> **To do**
1) Please list the activities that the post about AI in private equity says make up PE investing.
2) Render this sentence from the post about AI in private equity in Spanish: "The general response to AI seems to be a combination of fascination and fear."
3) Carry the post about AI in private equity forward from its final sentence.
━━━━━ Extract ━━━━━
Artificial Intelligence – AI – is the hot topic of the moment and understandably so, with the widespread availability of services such as Chat GPT bringing the subject firmly into the mainstream and making it widely apparent that we are on the cusp of a major technological step forward.
The general response to AI seems to be a combination of fascination and fear. Fascination both with the concept itself and “what can it do for me?”, fear over “what might it do to me?”. There has been much theorising over how machines driven by AI might develop and how they could impact humankind – I don’t intend to join that debate as, interesting though it is, I find it more helpful to focus on the more immediate practical implications.
And practical implications there most certainly will be, particularly in the field of finance. For the purpose of this post, I will focus specifically on how I see it impacting on the field of Private Equity and what that might mean for careers in the sector.
Before we look into what AI can do in PE, we need to consider the core components of PE investing. In a nutshell, it involves evaluating many potential investments (often without the benefit of an established track record), deciding which are the most promising, doing in depth research to evaluate their potential (based on the business model, the operating environment and the management), working out how the PE firm can add value and eventually exit the investment at a suitable profit.
━━━━━ Data extract ━━━━━
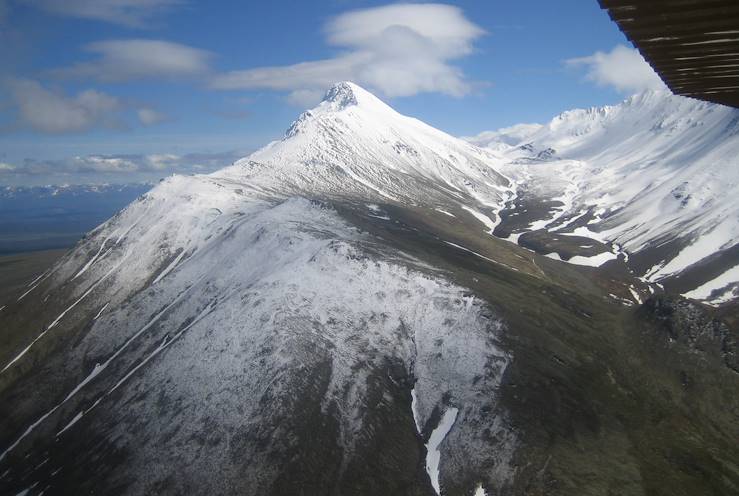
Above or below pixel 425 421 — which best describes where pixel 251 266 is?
above

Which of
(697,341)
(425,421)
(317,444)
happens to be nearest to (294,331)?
(317,444)

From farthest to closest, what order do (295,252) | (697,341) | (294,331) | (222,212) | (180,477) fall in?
(222,212)
(295,252)
(697,341)
(294,331)
(180,477)

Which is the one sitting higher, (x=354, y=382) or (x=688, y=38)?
(x=688, y=38)

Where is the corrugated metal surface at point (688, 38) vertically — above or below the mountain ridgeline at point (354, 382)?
above

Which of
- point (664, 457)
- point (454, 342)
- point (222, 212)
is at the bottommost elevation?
point (664, 457)

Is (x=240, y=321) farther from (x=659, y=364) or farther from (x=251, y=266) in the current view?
(x=659, y=364)

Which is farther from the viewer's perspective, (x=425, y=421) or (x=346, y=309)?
(x=346, y=309)

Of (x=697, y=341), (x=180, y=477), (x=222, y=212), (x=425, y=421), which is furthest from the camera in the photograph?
(x=222, y=212)

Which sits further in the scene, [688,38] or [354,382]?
[354,382]

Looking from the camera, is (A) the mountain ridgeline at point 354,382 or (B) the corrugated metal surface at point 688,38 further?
(A) the mountain ridgeline at point 354,382
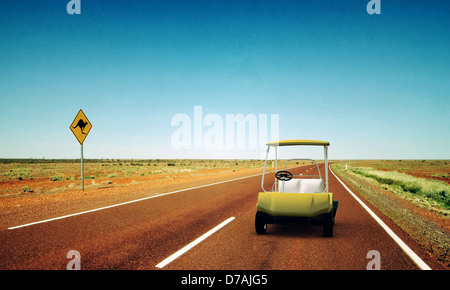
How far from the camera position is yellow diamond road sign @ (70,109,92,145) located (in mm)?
12664

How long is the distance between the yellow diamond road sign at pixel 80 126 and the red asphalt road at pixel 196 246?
6.25 m

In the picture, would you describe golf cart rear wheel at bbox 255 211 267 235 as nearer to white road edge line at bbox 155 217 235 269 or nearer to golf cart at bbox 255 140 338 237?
golf cart at bbox 255 140 338 237

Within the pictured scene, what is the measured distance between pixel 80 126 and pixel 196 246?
1021cm

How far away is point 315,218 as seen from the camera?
18.1ft

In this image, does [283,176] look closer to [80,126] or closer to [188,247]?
[188,247]

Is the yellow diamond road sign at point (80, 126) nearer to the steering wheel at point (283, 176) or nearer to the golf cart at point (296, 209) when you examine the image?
the steering wheel at point (283, 176)

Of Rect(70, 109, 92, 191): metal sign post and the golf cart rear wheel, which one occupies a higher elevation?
Rect(70, 109, 92, 191): metal sign post

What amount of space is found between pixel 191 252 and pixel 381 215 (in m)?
5.97

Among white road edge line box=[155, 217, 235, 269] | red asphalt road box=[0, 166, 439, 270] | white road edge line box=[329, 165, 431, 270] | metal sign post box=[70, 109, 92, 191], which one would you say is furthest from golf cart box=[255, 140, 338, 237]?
metal sign post box=[70, 109, 92, 191]

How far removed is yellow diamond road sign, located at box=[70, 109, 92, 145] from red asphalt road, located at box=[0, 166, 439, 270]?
20.5ft

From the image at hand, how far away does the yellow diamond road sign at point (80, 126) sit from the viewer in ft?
41.5

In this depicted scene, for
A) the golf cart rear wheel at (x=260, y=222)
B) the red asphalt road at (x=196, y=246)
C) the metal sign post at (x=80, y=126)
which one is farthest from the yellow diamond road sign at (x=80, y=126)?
the golf cart rear wheel at (x=260, y=222)
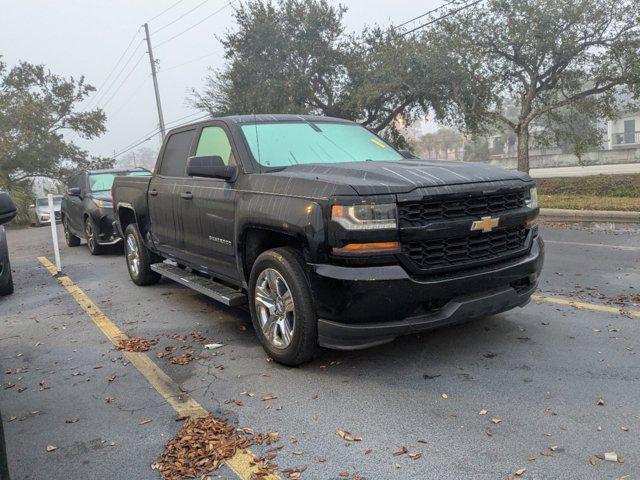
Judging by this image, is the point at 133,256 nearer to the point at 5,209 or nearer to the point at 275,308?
the point at 275,308

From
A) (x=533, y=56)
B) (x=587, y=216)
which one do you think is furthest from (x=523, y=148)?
(x=587, y=216)

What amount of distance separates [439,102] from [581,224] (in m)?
14.0

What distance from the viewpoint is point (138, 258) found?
7086 mm

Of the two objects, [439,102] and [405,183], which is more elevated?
[439,102]

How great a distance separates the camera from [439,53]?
21.3 meters

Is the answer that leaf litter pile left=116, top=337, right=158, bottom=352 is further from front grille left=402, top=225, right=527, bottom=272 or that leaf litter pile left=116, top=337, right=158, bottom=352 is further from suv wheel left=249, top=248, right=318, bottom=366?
front grille left=402, top=225, right=527, bottom=272

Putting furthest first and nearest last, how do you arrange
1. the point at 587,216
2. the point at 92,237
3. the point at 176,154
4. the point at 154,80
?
the point at 154,80
the point at 587,216
the point at 92,237
the point at 176,154

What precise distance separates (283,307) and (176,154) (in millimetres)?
2747

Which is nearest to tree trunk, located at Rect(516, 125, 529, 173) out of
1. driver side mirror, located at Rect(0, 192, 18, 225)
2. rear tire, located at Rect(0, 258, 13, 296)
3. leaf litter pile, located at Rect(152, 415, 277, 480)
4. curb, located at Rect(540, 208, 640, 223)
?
curb, located at Rect(540, 208, 640, 223)

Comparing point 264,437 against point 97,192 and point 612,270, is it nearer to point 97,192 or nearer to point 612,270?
point 612,270

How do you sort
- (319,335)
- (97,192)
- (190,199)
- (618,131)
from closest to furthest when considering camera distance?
(319,335), (190,199), (97,192), (618,131)

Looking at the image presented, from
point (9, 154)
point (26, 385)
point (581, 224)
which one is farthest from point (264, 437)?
point (9, 154)

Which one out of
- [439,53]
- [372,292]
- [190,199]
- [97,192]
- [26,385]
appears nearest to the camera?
[372,292]

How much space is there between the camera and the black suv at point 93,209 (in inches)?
408
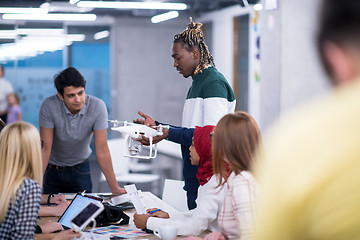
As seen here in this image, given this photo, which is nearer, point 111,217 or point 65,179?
point 111,217

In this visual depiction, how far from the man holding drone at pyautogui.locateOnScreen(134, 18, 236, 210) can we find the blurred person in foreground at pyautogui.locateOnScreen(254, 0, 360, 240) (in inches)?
86.6

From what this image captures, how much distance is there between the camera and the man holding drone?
285 cm

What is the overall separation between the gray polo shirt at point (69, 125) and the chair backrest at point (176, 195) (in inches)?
24.5

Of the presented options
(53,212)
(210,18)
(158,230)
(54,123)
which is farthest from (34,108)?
(158,230)

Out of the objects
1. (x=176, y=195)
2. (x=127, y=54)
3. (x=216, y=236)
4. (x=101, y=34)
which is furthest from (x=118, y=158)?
(x=101, y=34)

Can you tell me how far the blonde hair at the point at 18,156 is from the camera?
199 centimetres

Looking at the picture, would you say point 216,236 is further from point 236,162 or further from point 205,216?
point 236,162

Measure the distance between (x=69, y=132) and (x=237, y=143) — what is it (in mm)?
1682

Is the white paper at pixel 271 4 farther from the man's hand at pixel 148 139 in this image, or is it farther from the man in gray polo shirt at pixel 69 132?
the man's hand at pixel 148 139

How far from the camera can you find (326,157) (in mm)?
589

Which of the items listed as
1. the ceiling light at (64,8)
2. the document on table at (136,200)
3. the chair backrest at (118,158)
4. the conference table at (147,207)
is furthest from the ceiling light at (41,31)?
the document on table at (136,200)

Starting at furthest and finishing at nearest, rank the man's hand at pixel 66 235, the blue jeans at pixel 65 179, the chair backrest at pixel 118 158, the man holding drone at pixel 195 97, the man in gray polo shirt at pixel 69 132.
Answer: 1. the chair backrest at pixel 118 158
2. the blue jeans at pixel 65 179
3. the man in gray polo shirt at pixel 69 132
4. the man holding drone at pixel 195 97
5. the man's hand at pixel 66 235

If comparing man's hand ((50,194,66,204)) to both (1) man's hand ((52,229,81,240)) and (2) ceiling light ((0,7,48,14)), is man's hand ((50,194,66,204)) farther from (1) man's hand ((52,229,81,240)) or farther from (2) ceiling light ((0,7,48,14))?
(2) ceiling light ((0,7,48,14))

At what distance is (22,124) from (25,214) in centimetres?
39
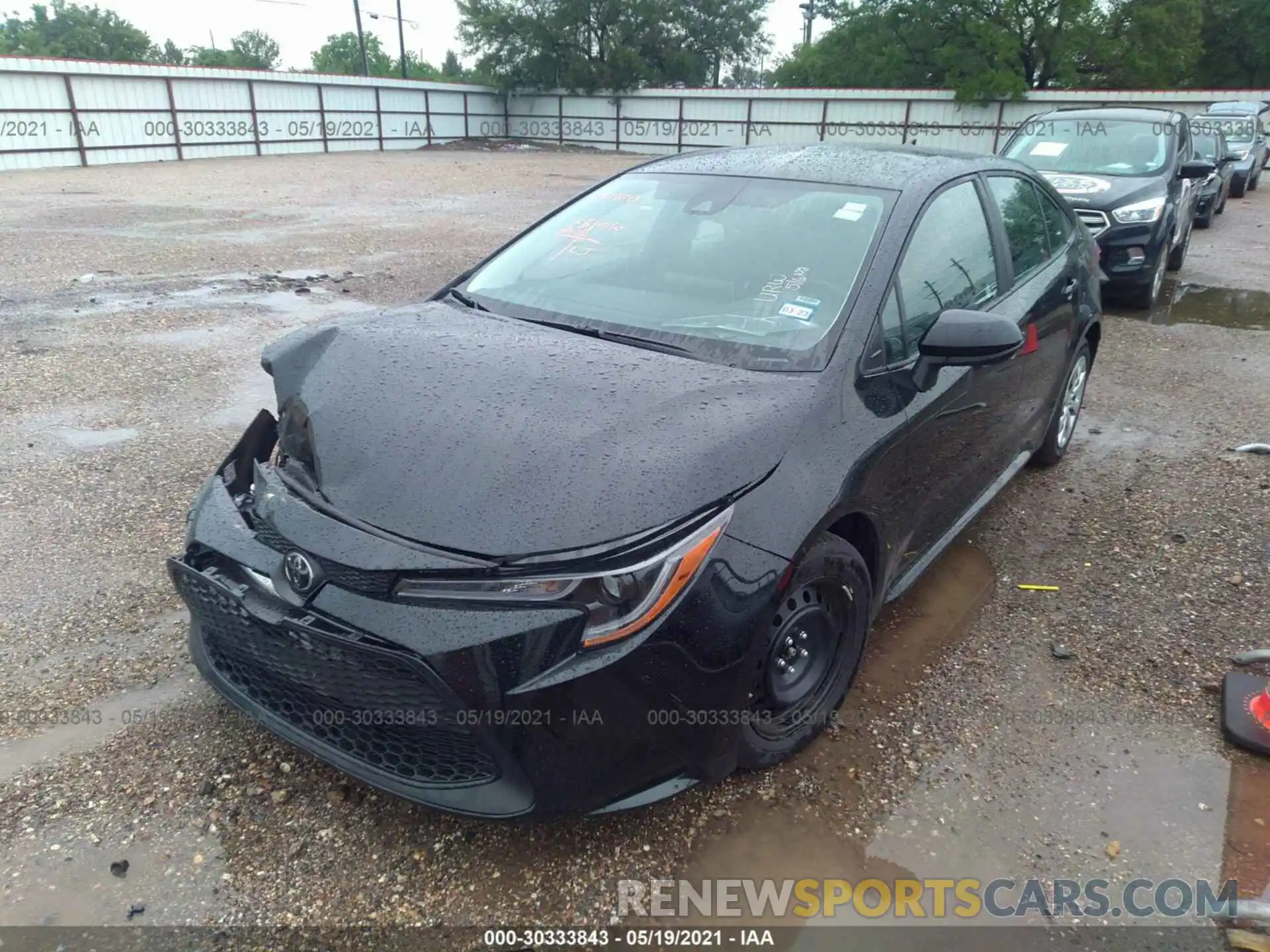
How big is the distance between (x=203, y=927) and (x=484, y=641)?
3.33 ft

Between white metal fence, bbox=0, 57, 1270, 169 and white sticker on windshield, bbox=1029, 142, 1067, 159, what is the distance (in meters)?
15.3

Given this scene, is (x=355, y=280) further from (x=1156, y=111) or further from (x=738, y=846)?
Answer: (x=1156, y=111)

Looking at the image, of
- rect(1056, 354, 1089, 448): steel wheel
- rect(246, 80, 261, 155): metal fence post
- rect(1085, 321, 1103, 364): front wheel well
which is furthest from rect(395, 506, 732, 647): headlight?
rect(246, 80, 261, 155): metal fence post

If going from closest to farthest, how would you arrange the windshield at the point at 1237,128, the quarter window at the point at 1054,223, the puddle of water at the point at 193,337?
the quarter window at the point at 1054,223 < the puddle of water at the point at 193,337 < the windshield at the point at 1237,128

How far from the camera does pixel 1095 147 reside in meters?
9.05

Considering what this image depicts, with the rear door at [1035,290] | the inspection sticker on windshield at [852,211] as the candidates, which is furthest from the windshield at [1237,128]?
the inspection sticker on windshield at [852,211]

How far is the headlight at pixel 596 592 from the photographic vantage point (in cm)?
195

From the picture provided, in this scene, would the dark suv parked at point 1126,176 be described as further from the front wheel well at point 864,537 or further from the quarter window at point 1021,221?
the front wheel well at point 864,537

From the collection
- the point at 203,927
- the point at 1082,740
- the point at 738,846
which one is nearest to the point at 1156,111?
the point at 1082,740

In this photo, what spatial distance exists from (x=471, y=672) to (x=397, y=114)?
35479 millimetres

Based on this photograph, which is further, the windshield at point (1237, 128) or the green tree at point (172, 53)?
the green tree at point (172, 53)

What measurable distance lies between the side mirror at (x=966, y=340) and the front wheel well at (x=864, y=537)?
20.9 inches

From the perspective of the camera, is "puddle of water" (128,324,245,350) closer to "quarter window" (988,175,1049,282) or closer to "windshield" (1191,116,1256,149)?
"quarter window" (988,175,1049,282)

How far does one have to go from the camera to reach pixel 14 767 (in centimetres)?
254
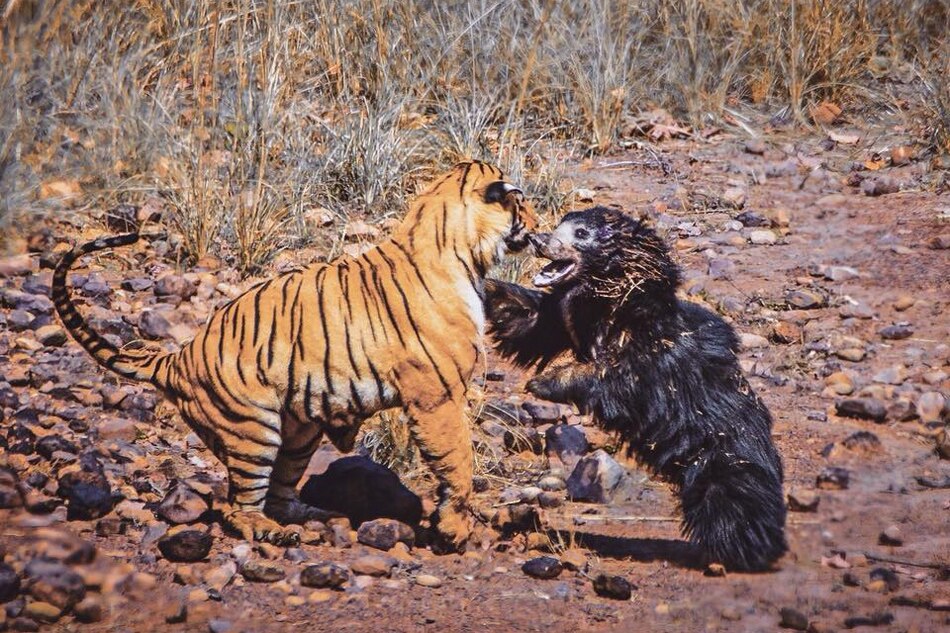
━━━━━
> **Results**
1)
- Evaluating many potential investments
- Deciding which are the most promising
- Doing in-depth research to evaluate their potential
- Working out how the PE firm can add value
- Exiting the investment at a suitable profit

2) La respuesta general a la IA parece ser una combinación de fascinación y miedo.

3)
How much of this procedure could, at least in theory, be replaced by AI (in other words, which human jobs could end up being replaced by machines)? This is where we risk getting drawn into a discussion of what is possible now and what might be possible in the future. It is worth remembering that AI is based on algorithms which are designed to perform a certain task; while self-improving algorithms may widen the scope to automate over time, it seems unlikely that there will be any immediate ‘off-the-shelf’ packages that can contribute significantly to most of these procedures. If correct, this means that PE firms will need to develop tailor-made packages to do any significant tasks. My belief is that those firms that can afford it will do so on an experimental basis, with a view to rolling out the technology, initially in a largely supportive role, to the more mundane tasks once they have established that it can perform these reliably. While firms’ public pronouncements may sound more adventurous, I believe that it is unlikely that they will risk their performance by delegating it to machines until they are confident that it will work.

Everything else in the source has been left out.